#### [Passage]
Confession Of The Day!
4.16.09-- I don't think youre going to let things be the same after last night...
4.15.09-- I have never been one to stay friends with ex's. I kinda don't understand the concept. And it can hinder the possibility of new relationships forming...
4.11.09--Being blown off sucks.
8.6.08-- Sometimes, when I'm home alone, I cook naked.
8.4.08-- Everyone has always told me that being 18 is a big deal, but I'm not seeing it as such. I still feel... young. I don't feel like an adult yet. But I know thats all about to change....
5.23.08-- Sometimes, I feel like I'm just a ticking time bomb.
5.22.08-- I'm not the jealous type, but trust me, i know when to worry.
5.21.08-- I think I need to start going back to church. Believing in something greater than me helps me explain why the world sucks. It just makes me feel better. i wish I had your support.
5.20.08-- My biggest fear about leaving is changing. You talk about all the changes you think you will see, but the way I look at it is you shouldnt want me to change.
5.19.08-- Sometimes, I go back and change my confession of the day, just because sometimes, its just too hard to be confrontational about what I really want to say.
5.18.08--One time I was at the park and this little kid was having his bday party there. he dropped a cup cake on the bridge thing icing side down before he even got a bite. Me and a few friends decided to lick the icing from the ground. That was the best icing ive ever had. lolzz
5.17.08-- "i still do and always will love you in ways i can no longer express, i hope one day to see you face to face again and maybe have afew min. just to talk.......My god you have no idea how much i just want to hold you again if only for a moment of time, that would feel like a lifetime to me! once again i miss you!" --Unknown
and thats why its so hard to deal with the 1am calls
5.16.08--When I was little, I wanted to be princess.
5.15.08-- Exs are exs for a reason. You have a new girlfriend. Leave it at that.

#### [Using the information]
• 1. Duplicate the part of the confessions from "8.4.08-- Everyone has" up to and including "when to worry.".
• 2. List the date of every entry in the confessions that was posted in 2009.
• 3. Answer these questions from the confessions.
(a) What does the writer sometimes do when home alone?
(b) What did the writer want to be as a little kid?
(c) What did the kid at the park drop on the bridge?

#### [Dataset section]
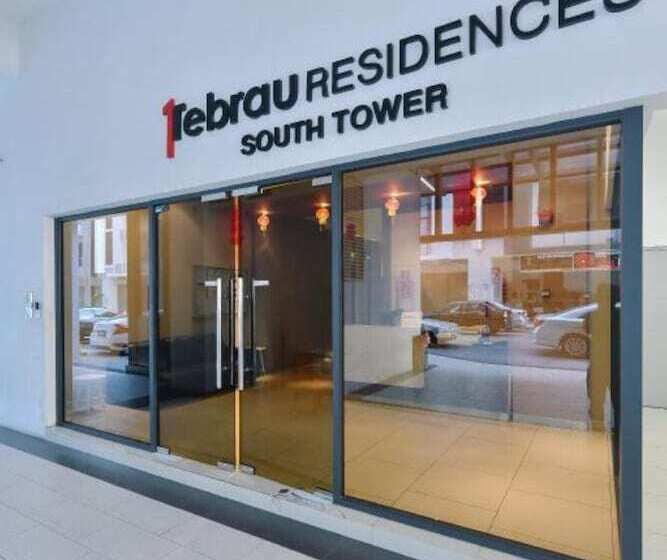 בית מלון כפרי Oyo 90400 One Tebrau Homestay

#### [Results of the exercise]
• 1.
8.4.08-- Everyone has always told me that being 18 is a big deal, but I'm not seeing it as such. I still feel... young. I don't feel like an adult yet. But I know thats all about to change....
5.23.08-- Sometimes, I feel like I'm just a ticking time bomb.
5.22.08-- I'm not the jealous type, but trust me, i know when to worry.

• 2.
4.16.09
4.15.09
4.11.09

• 3.
(a) Cooks naked.
(b) A princess.
(c) A cupcake.